** Exercise input **
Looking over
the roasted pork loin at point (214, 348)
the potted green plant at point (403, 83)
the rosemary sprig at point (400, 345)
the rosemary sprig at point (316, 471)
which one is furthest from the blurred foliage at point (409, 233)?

** What you will do **
Reproduce the listing above line for line, changing nothing.

** Written answer **
Looking over
the roasted pork loin at point (214, 348)
the potted green plant at point (403, 83)
the rosemary sprig at point (400, 345)
the rosemary sprig at point (316, 471)
which one is furthest from the blurred foliage at point (409, 233)?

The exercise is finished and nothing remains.